Раздраженная и униженная тем, что мне нечего было показать ему, я принимала его, была неловка, смущена и встревожена.
Он оставался больше двух часов, осмотревши все решительно, холсты, какие только были в комнате; я же была нервная, смеялась некстати и старалась мешать ему рассматривать мои работы. Этот великий художник очень добр, он старался успокоить меня, и мы говорили о Жулиане, который виноват в моем ужасном отчаянии. Бастьен не смотрит на меня как на светскую барышню; он говорит тоже, что Робер-Флери и Жулиан, но без этих ужасных шуточек Жулиана, который уверяет, что я ничего не делаю, что все кончено и что я погибла. Вот что сводит меня с ума. Бастьен божествен, т. е. я обожаю его талант. И мне кажется, что в моем смущении я деликатно и неожиданно говорила ему лестные вещи. Ему должно было сильно польстить уже и то, как я приняла его.
Кроме них не был приглашен никто, что было немножко стеснительно; они обедали в первый раз, и это могло казаться слишком уже интимным, потом я боялась, что будет скучно — вы понимаете!
Что касается брата, то он принят почти также просто, как Божидар, но великий, единственный etc… Словом, этот человечек, который, будь он даже весь из золота, все-таки не стоил бы своего таланта, был мил, как мне кажется, польщен тем, что на него смотрят таким образом: никто еще не говорил ему, что он «гений». Я также не говорю ему этого, но обращаюсь с ним как с гением, и искусными ребячествами заставляю его выслушивать ужасные комплименты.
Но, чтобы Бастьен не думал, что я не знаю пределов в своем увлечении, я присоединяю к нему Сен-Марсо и говорю: «вас двое».
Он остался до полуночи. Я нарисовала бутылку, которая ему понравилась, причем он прибавил: «вот как надо работать: имейте терпение, сосредоточьтесь, давайте все, что можете, старайтесь в точности передать природу».
Мой доктор — молодой человек и имеет интеллигентный вид: на мои возражения против мушек и прочих гадостей, он ответил, что я раскаюсь и что он никогда в жизни не видел такой необыкновенной больной; а также, что по виду никто и никогда не угадал бы моей! болезни.
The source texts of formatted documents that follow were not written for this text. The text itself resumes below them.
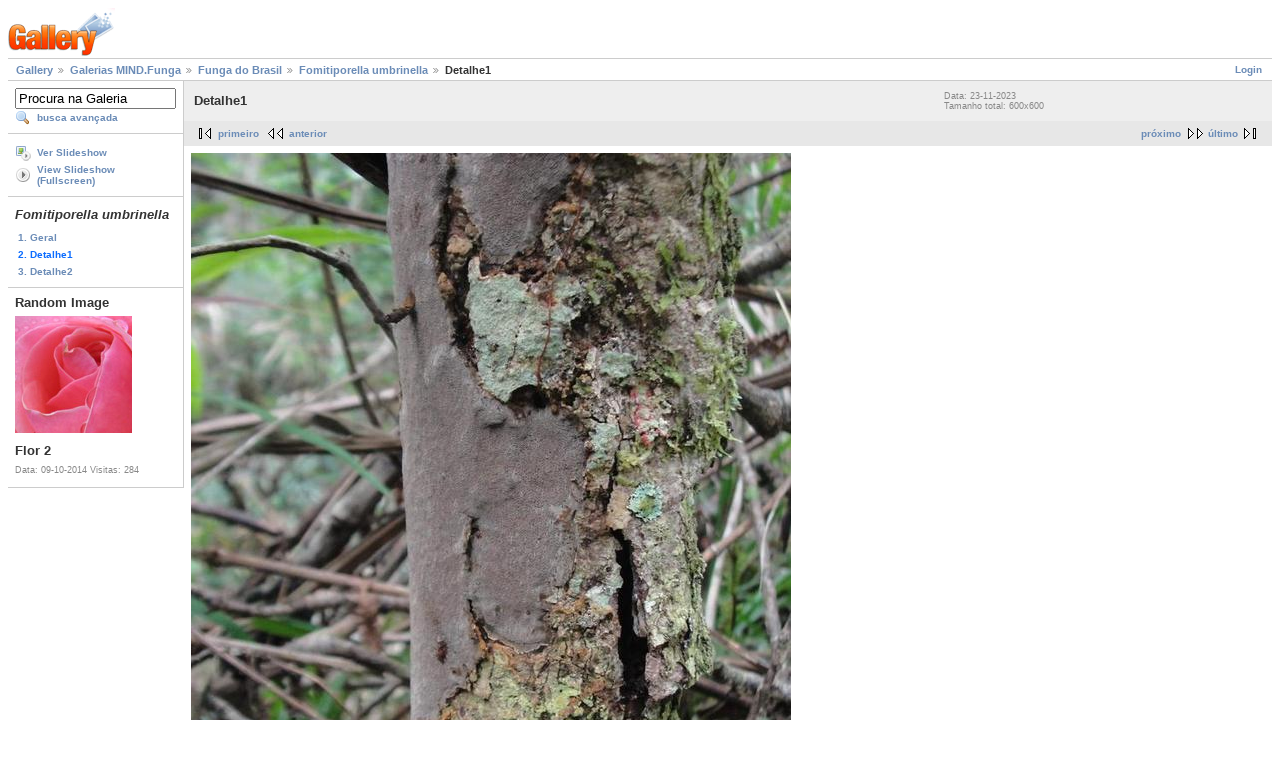

--- FILE ---
content_type: text/html; charset=UTF-8
request_url: https://galeria.ufsc.br/mindfunga/funga_do_Brasil/Fomitiporella_umbrinella/Detalhe1.jpg.html
body_size: 2211
content:
<!DOCTYPE html PUBLIC "-//W3C//DTD XHTML 1.0 Strict//EN" "http://www.w3.org/TR/xhtml1/DTD/xhtml1-strict.dtd">
<html lang="pt-BR" xmlns="http://www.w3.org/1999/xhtml">
<head>
<link rel="stylesheet" type="text/css" href="/main.php?g2_view=imageframe.CSS&amp;g2_frames=none"/>

<link rel="stylesheet" type="text/css" href="/modules/core/data/gallery.css"/>
<link rel="stylesheet" type="text/css" href="/modules/icons/iconpacks/silk/icons.css"/>
<link rel="alternate" type="application/rss+xml" title="Photo RSS" href="/main.php?g2_view=slideshow.SlideshowMediaRss&amp;g2_itemId=228120"/>
<script type="text/javascript" src="http://galeria.ufsc.br/main.php?g2_view=core.CombinedJavascript&amp;g2_key=c6fdc04f69ad823f241169bcf2dcb841"></script>
<script type="text/javascript" src="/main.php?g2_view=slideshow.DownloadPicLens&amp;g2_file=js&amp;g2_v=1.3.1.14221"></script>
<meta http-equiv="Content-Type" content="text/html; charset=UTF-8"/>
<title>Detalhe1</title>
<link rel="stylesheet" type="text/css" href="/themes/matrix/theme.css"/>
</head>
<body class="gallery">
<div id="gallery" class="safari">
<div id="gsHeader">
<a href="/main.php"><img src="/images/galleryLogo_sm.gif"
width="107" height="48" alt=""/></a>
</div>
<div id="gsNavBar" class="gcBorder1">
<div class="gbSystemLinks">
<span class="block-core-SystemLink">
<a href="/main.php?g2_view=core.UserAdmin&amp;g2_subView=core.UserLogin&amp;g2_return=%2Fmindfunga%2Ffunga_do_Brasil%2FFomitiporella_umbrinella%2FDetalhe1.jpg.html%3F">Login</a>
</span>



</div>
<div class="gbBreadCrumb">
<div class="block-core-BreadCrumb">
<a href="/main.php?g2_highlightId=226183" class="BreadCrumb-1">
Gallery</a>
<a href="/mindfunga/?g2_highlightId=233259" class="BreadCrumb-2">
Galerias MIND.Funga</a>
<a href="/mindfunga/funga_do_Brasil/?g2_highlightId=228115" class="BreadCrumb-3">
Funga do Brasil</a>
<a href="/mindfunga/funga_do_Brasil/Fomitiporella_umbrinella/?g2_highlightId=228120" class="BreadCrumb-4">
Fomitiporella umbrinella</a>
<span class="BreadCrumb-5">
Detalhe1</span>
</div>
</div>
</div>
<table width="100%" cellspacing="0" cellpadding="0">
<tr valign="top">
<td id="gsSidebarCol">
<div id="gsSidebar" class="gcBorder1">

<div class="block-search-SearchBlock gbBlock">
<form id="search_SearchBlock" action="/main.php" method="get" onsubmit="return search_SearchBlock_checkForm()">
<div>
<input type="hidden" name="g2_return" value="/mindfunga/funga_do_Brasil/Fomitiporella_umbrinella/Detalhe1.jpg.html"/>
<input type="hidden" name="g2_formUrl" value="/mindfunga/funga_do_Brasil/Fomitiporella_umbrinella/Detalhe1.jpg.html"/>
<input type="hidden" name="g2_authToken" value="dd9a15eaaf85"/>

<input type="hidden" name="g2_view" value="search.SearchScan"/>
<input type="hidden" name="g2_form[formName]" value="search_SearchBlock"/>
<input type="text" id="searchCriteria" size="18"
name="g2_form[searchCriteria]"
value="Procura na Galeria"
onfocus="search_SearchBlock_focus()"
onblur="search_SearchBlock_blur()"
class="textbox"/>
<input type="hidden" name="g2_form[useDefaultSettings]" value="1" />
</div>
<div>
<a href="/main.php?g2_view=search.SearchScan&amp;g2_form%5BuseDefaultSettings%5D=1&amp;g2_return=%2Fmindfunga%2Ffunga_do_Brasil%2FFomitiporella_umbrinella%2FDetalhe1.jpg.html%3F"
class="gbAdminLink gbLink-search_SearchScan advanced">busca avançada</a>
</div>
</form>
</div>
<div class="block-core-ItemLinks gbBlock">
<a href="/main.php?g2_view=slideshow.Slideshow&amp;g2_itemId=228120" onclick="var p=PicLensLite;p.setCallbacks({onNoPlugins:function(){location.href='http://galeria.ufsc.br/main.php?g2_view=slideshow.Slideshow&amp;g2_itemId=228120'}});p.setLiteURLs({swf:'http://galeria.ufsc.br/main.php?g2_view=slideshow.DownloadPicLens&amp;g2_file=swf&amp;g2_v=1.3.1.14221'});p.start({feedUrl:'http://galeria.ufsc.br/main.php?g2_view=slideshow.SlideshowMediaRss&amp;g2_itemId=228120', guid:228120, pid:'2PWfB4lurT4g', delay:10});return false" class="gbAdminLink gbLink-slideshow_Slideshow">Ver Slideshow</a>
<a href="/main.php?g2_view=slideshowapplet.SlideshowApplet&amp;g2_itemId=228120" class="gbAdminLink gbLink-slideshowapplet_SlideshowApplet">View Slideshow (Fullscreen)</a>
</div>


<div class="block-core-PeerList gbBlock">
<h3 class="parent"> <i>Fomitiporella umbrinella</i> </h3>
<a href="/mindfunga/funga_do_Brasil/Fomitiporella_umbrinella/Geral.jpg.html">
1. Geral
</a>
<span class="current">
2. Detalhe1
</span>
<a href="/mindfunga/funga_do_Brasil/Fomitiporella_umbrinella/Detalhe2.jpg.html">
3. Detalhe2
</a>
</div>


<div class="block-imageblock-ImageBlock gbBlock">
<div class="one-image">
<h3> Random Image </h3>
<a href="/curso/fabiolamonteiro/Flor+2.png.html">

<img src="/d/94850-10/Flor+2.png" width="117" height="117" class="giThumbnail" alt="Flor 2"/>
 </a> <h4 class="giDescription">
Flor 2
</h4>
<p class="giInfo">
<span class="summary">
Data: 09-10-2014
</span>
<span class="summary">
Visitas: 284
</span>
</p>
</div>
</div>

</div>
</td>
<td>
<div id="gsContent">
<div class="gbBlock gcBackground1">
<table width="100%">
<tr>
<td>
<h2> Detalhe1 </h2>
</td>
<td style="width: 30%">
<div class="block-core-ItemInfo giInfo">
<div class="date summary">
Data: 23-11-2023
</div>
</div>
<div class="block-core-PhotoSizes giInfo">
Tamanho total: 
600x600

<br/>
</div>
</td>
</tr>
</table>
</div>
<div class="gbBlock gcBackground2 gbNavigator">
<div class="block-core-Navigator">
<div class="next-and-last">
    <a href="/mindfunga/funga_do_Brasil/Fomitiporella_umbrinella/Detalhe2.jpg.html" class="next">próximo</a><a href="/mindfunga/funga_do_Brasil/Fomitiporella_umbrinella/Detalhe2.jpg.html" class="last">último</a>
</div>
<div class="first-and-previous">
<a href="/mindfunga/funga_do_Brasil/Fomitiporella_umbrinella/Geral.jpg.html" class="first">primeiro</a>    <a href="/mindfunga/funga_do_Brasil/Fomitiporella_umbrinella/Geral.jpg.html" class="previous">anterior</a>
</div>
</div>
</div>
<div id="gsImageView" class="gbBlock">

<img src="/d/231878-2/Detalhe1.jpg" width="600" height="600" id="IFid1" class="ImageFrame_none" alt="Detalhe1"/>


</div>
    

<div class="gbBlock gcBackground2 gbNavigator">
<div class="block-core-Navigator">
<div class="next-and-last">
    <a href="/mindfunga/funga_do_Brasil/Fomitiporella_umbrinella/Detalhe2.jpg.html" class="next">próximo</a><a href="/mindfunga/funga_do_Brasil/Fomitiporella_umbrinella/Detalhe2.jpg.html" class="last">último</a>
</div>
<div class="first-and-previous">
<a href="/mindfunga/funga_do_Brasil/Fomitiporella_umbrinella/Geral.jpg.html" class="first">primeiro</a>    <a href="/mindfunga/funga_do_Brasil/Fomitiporella_umbrinella/Geral.jpg.html" class="previous">anterior</a>
</div>
</div>
</div>

  

</div>
</td>
</tr>
</table>
<div id="gsFooter">

<a href="http://gallery.sourceforge.net"><img src="/images/gallery.gif" alt="Powered by Gallery v2.3" title="Powered by Gallery v2.3" style="border-style: none" width="80" height="15"/></a>


</div>
  </div>
<script type="text/javascript">
// <![CDATA[
search_SearchBlock_init('Procura na Galeria', 'Please enter a search term.', 'Searching in progress, please wait!');
// ]]>
</script>


</body>
</html>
Действительно, вид у меня цветущий, а между тем оба легких затронуты, хотя левое — гораздо меньше. Он спросил меня: не чахоточные ли у меня родители.
— Да, мой прадедушка и его две сестры — графиня Т. и баронесса С.
— Как бы то ни было — ясно, что вы — чахоточная.
Признаюсь, я немного пошатываясь вышла от этого доктора, который интересуется такой оригинальной больной.
Будущей зимой предлогом к поездке на юг будут «Святые жены»; ехать в этом году значило бы возобновлять прошлогоднюю путаницу. Все, за исключением юга — и да поможет мне Бог!
Пусть мне дадут хотя бы не более десяти лет, но в эти десять лет — славу и любовь, и я умру в тридцать дет довольная. Если бы было с кем, я заключила бы условие: умереть в тридцать лет, но только пожив.
Чахоточная — слово сказано, и это правда. Я поставлю какие угодно мушки, но я хочу писать.
Можно будет прикрывать пятно, убирая лиф цветами, кружевом, тюлем и другими прелестными вещами, к которым часто прибегают, вовсе не нуждаясь в них. Это будет даже очень мило. О, я утешена. Всю жизнь нельзя ставить себе мушки. Через год, много через два года течения — я буду как все, буду молода, буду…
Я говорила же вам, что должна умереть. Бог, не будучи в силах дать мне то, что сделала бы мою жизнь сносною, убивает меня. Измучив меня страданиями. Он убивает меня. Я ведь говорила вам, что скоро умру, это не могло так продолжаться; не могла долго продолжаться эта жажда, эти грандиозные стремления. Я говорила же вам это еще давно в Ницце, много лет тому назад, когда я смутно предвидела то, чего мне нужно было для жизни.
Однако, меня занимает положение осужденной или почти осужденной. В этом положении заключается волнение, я заключаю в себе тайну, смерть коснулась меня своей рукою; в этом есть своего рода прелесть, и прежде всего это ново.